In part, Barclays’ sudden kow-tow is a matter of expediency. It chose to fight under the regime of Antony Jenkins. For his recently arrived successor, Jes Staley, settling for what amounts to a rounding error gets rid of an irritation that might have become something worse.

When Barclays was still fighting back it had sought to portray this as a shakedown by an ambitious attorney-general. Let’s assume that’s true, for a moment. Given the number and scale of its past misdeeds, Barclays, indeed any bank (it’s worth noting that Credit Suisse has also ponied up), isn’t going to get much sympathy. That won’t change until there is a genuine change in the way they conduct themselves, and we’re not there yet.

If bigger really is better, BT’s customers need proof

The BT juggernaut is rolling, beating the City’s forecasts with the “best results in seven years” and celebrating by unveiling an overhaul in the wake of the EE acquisition.

In future there will be six divisions, two of which will look after consumers, two will focus on business and the public sector, and two more will provide wholesale services to industry rivals.

But just as EE walks in through one door, will Openreach, which provides the infrastructure for broadband providers, be on its way out of another?

BT’s shares have provided a happy hunting ground for investors in recent times, but Openreach’s cloudy future continues to hang over the group.

Regardless of the Openreach outcome, BT has much to prove.
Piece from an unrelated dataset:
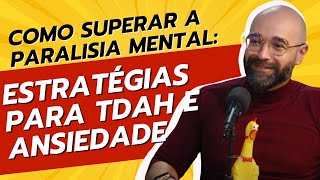 ⚡📌Como Superar a Paralisia Mental: Estratégias para TDAH e Ansiedade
With the purchase of EE it’s added millions of new customers, some of whom will have abandoned the company in the past over its service standards. I’m among them, and, like many, I’m not exactly thrilled to be back in the fold.

Regardless of which division customers finds themselves in, BT needs to prove that big can be just as beautiful for the consumer as it is for the investor. Happy customers make for a quiet life for regulators, and regulators do rather like a quiet life.

Expect no thrown stones from M&G’s glass house

Back in 2010, M&G chief executive Michael McLintock prompted chants from the floor at a stormy AGM held by its owner Prudential, at a time when shareholder dissatisfaction was at its height.

Mr McLintock was the small shareholders’ chosen champion; their choice to run a company that had spectacularly botched a bid for the Asian insurer AIA, at a considerable cost to them.

But did Mr McLintock, who enjoyed a staggering salary and bonus package, deserve their fealty?

During a reign that is drawing to a close after nearly two decades, M&G, run as a semi-independent republic of the Prudential empire, has been a pillar of the City establishment.

When there have been governance issues at companies in which it has invested its customers money, M&G has preferred to work behind the scenes rather than making public statements. Its defenders argue that this is the best way to get things done.

But is that really the case, particularly if you’re unwilling to vote where it counts when faced with recalcitrant boards? As has often been the case with M&G.

During the so called “shareholder spring” of 2012, I revealed in this newspaper that Legal & General opposed management resolutions at 76 different companies. M&G didn’t manage even a third of that.

Mr McLintock’s replacement will be Anne Richards, the chief investment officer of Aberdeen Asset Management. She’ll make £400,000 annually, could earn six times that in bonuses. Not to mention long-term share awards and a golden hello. Given that, would you expect to see M&G getting involved in any pay disputes? No. Neither would I.